▸ Task prompt
Without the images, write out all of the following entries exactly.

[Spatial questions tied to pictures]
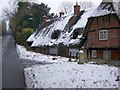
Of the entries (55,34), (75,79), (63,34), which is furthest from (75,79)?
(55,34)

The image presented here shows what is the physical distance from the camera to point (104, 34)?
27.8 meters

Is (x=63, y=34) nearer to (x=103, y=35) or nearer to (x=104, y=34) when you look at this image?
(x=103, y=35)

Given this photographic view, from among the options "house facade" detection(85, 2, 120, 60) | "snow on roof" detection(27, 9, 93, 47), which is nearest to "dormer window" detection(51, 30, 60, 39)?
"snow on roof" detection(27, 9, 93, 47)

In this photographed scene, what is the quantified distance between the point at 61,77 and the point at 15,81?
8.23 feet

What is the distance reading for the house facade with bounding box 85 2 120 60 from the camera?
87.8 feet

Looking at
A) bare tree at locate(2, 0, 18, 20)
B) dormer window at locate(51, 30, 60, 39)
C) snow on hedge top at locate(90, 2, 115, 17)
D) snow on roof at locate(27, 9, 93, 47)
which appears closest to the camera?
snow on hedge top at locate(90, 2, 115, 17)

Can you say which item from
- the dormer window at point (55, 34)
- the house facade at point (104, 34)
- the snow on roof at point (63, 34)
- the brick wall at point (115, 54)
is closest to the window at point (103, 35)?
the house facade at point (104, 34)

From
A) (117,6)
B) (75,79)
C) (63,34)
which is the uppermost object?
(117,6)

▸ Expected answer
Of the entries (55,34), (75,79), (63,34), which is furthest from (75,79)?
(55,34)

The image presented here shows what is the physical distance from the camera to point (104, 34)?
27.8 meters

Is (x=63, y=34) nearer to (x=103, y=35) or nearer to (x=104, y=34) when you look at this image?
(x=103, y=35)

Given this photographic view, from among the options "house facade" detection(85, 2, 120, 60) | "snow on roof" detection(27, 9, 93, 47), which is nearest to "dormer window" detection(51, 30, 60, 39)?
"snow on roof" detection(27, 9, 93, 47)

In this photographed scene, what is the quantified distance between the point at 61,77 and the point at 15,81?
8.23 feet

What is the distance reading for the house facade with bounding box 85 2 120 60 from the camera?
87.8 feet

Looking at
A) bare tree at locate(2, 0, 18, 20)
B) dormer window at locate(51, 30, 60, 39)
C) snow on hedge top at locate(90, 2, 115, 17)
D) snow on roof at locate(27, 9, 93, 47)
which appears closest to the camera?
snow on hedge top at locate(90, 2, 115, 17)

Can you say which item from
- the dormer window at point (55, 34)
- the house facade at point (104, 34)
- the snow on roof at point (63, 34)
- the brick wall at point (115, 54)
is closest to the window at point (103, 35)?
the house facade at point (104, 34)

From
A) (117,6)
B) (75,79)
C) (63,34)
which is the uppermost object?
(117,6)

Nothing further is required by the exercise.